Given exercise 1 =
In the thread on fastai's ImageDataBunch.from_folder, why does the call with valid_pct=0.3 on a folder holding only class subfolders fail with a "No such file or directory" error, and what change fixes it?
Given exercise 2 =
Extend the thread on fastai's ImageDataBunch.from_folder past its last post.

[Text section start]

Do you mean in 0.1% or 0.2%?
No, sorry 10% or 20%
Then valid_pct=.1
would make 10% validation data?
Correct.
When I run this,
data = ImageDataBunch.from_folder(PATH, train="train", test="test",ds_tfms = get_transforms(), size=320, bs=bs, valid_pct=0.9)
got the following error:
---------------------------------------------------------------------------
UnboundLocalError Traceback (most recent call last)
<ipython-input-55-6c5e6dad52ca> in <module>
----> 1 data = ImageDataBunch.from_folder(PATH, train="train", test="test",ds_tfms = get_transforms(), size=320, bs=bs, valid_pct=0.9)
2 data.normalize(imagenet_stats)
/opt/anaconda3/lib/python3.6/site-packages/fastai/vision/data.py in from_folder(cls, path, train, valid, test, valid_pct, **kwargs)
284
285 if test: datasets.append(ImageClassificationDataset.from_single_folder(
--> 286 path/test,classes=train_ds.classes))
287 return cls.create(*datasets, path=path, **kwargs)
288
UnboundLocalError: local variable 'train_ds' referenced before assignment
That is a bug that is fixed in the most recent version, but it might not be available on the conda version yet.
Here is a reference to it: Bug when using ImageDataBunch.from_folder and valid_pct with test
I have the latest release of fastai viz. 1.0.15 !
I’m having a similar issue. I have a folder tree like this:
data
class1
class2
class3
I called data = ImageDataBunch.from_folder(path, valid_pct=0.3, ds_tfms=get_transforms(), size=224)
I get FileNotFoundError: [Errno 2] No such file or directory: 'compositions/train'
My reading of the vision docs suggested that this would be ok. I thought valid_pct would recursively split all the classes into train/valid folders. But I get the same error No such file or directory:
.
At minimum we might consider making it a bit clearer in the docs if several people are making this same error.
It doesn’t actually move things in to folders. So you need to tell it where the images are. By default they are in ‘train’, which yours aren’t. So you’ll see in my sample notebook I have:
data = ImageDataBunch.from_folder(path, train=".", valid_pct=0.2,
ds_tfms=get_transforms(), size=224, num_workers=4).normalize(imagenet_stats)
I do agree this is unclear/unexpected. Perhaps one option would be for ‘train’ to default to ‘.’ if ‘valid_pct’ is not zero?

[Text section end]
[Data records start]

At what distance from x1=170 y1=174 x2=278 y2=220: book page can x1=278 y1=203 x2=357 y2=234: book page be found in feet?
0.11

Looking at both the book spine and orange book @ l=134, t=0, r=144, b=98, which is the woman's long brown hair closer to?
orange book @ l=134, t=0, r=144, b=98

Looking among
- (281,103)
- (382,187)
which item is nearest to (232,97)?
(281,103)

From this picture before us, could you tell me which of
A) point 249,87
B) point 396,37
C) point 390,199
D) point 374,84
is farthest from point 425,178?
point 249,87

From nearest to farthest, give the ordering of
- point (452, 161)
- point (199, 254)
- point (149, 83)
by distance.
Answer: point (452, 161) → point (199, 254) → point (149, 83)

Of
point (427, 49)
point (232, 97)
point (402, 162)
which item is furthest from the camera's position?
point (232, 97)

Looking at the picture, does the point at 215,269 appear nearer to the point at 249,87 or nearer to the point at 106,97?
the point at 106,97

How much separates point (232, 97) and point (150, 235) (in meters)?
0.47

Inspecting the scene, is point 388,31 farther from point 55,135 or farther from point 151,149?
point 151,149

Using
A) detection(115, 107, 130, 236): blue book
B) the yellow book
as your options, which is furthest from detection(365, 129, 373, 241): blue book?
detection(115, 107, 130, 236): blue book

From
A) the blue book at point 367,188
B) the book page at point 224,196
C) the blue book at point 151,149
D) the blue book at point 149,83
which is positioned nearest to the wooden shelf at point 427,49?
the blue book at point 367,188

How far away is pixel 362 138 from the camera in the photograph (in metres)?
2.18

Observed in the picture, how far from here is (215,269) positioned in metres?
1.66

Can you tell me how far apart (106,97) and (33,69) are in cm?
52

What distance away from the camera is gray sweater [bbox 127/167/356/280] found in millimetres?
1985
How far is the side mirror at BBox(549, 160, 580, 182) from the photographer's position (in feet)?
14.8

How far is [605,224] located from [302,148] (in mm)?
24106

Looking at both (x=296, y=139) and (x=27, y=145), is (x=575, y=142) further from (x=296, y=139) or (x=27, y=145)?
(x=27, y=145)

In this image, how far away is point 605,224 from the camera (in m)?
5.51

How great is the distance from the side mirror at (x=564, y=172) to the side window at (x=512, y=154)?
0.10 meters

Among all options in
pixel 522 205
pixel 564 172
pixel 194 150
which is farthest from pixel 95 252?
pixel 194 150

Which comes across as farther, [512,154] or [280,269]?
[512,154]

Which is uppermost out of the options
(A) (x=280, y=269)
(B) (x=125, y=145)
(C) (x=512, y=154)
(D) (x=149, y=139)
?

[Data records end]

Answer 1 =
The call fails because from_folder does not move images into train and valid folders. By default it looks for images in a "train" folder, and this user's images aren't in one. The fix is to say where the images are by passing train="." along with valid_pct.

Answer 2 =
Or maybe just catch that error and spell it out a bit? Like if it would give you the FileNotFoundError, it instead tells you that by default, the images should be in path/train
. If you want to modify that location, change the train parameter to train={desired location of files}
Not sure if that would help people or would confuse people.
This would have helped me!
I’m probably just going to script a split from:
data
class1
class2
to
data
train
class1
class2
valid
class1
class2
You should still be able to use it if your data is how you showed above, is your path variable pointing to data?
It is pointing to the parent directory of my big list of dirs (classes)
Yeah, try adding train="."
That tells it to use the current folder.
It still seems to be looking for the valid/train split in the current dir.
No such file or directory: 'compositions/valid/albéniz'
Path points to compositions
and albéniz is a child of compositions
so do you have compositions/data/{class1, class2, etc}?
Nope it looks just like this:
compositions
albeniz
img1.png
img2.png
bach
img1.png
img2.png
etc..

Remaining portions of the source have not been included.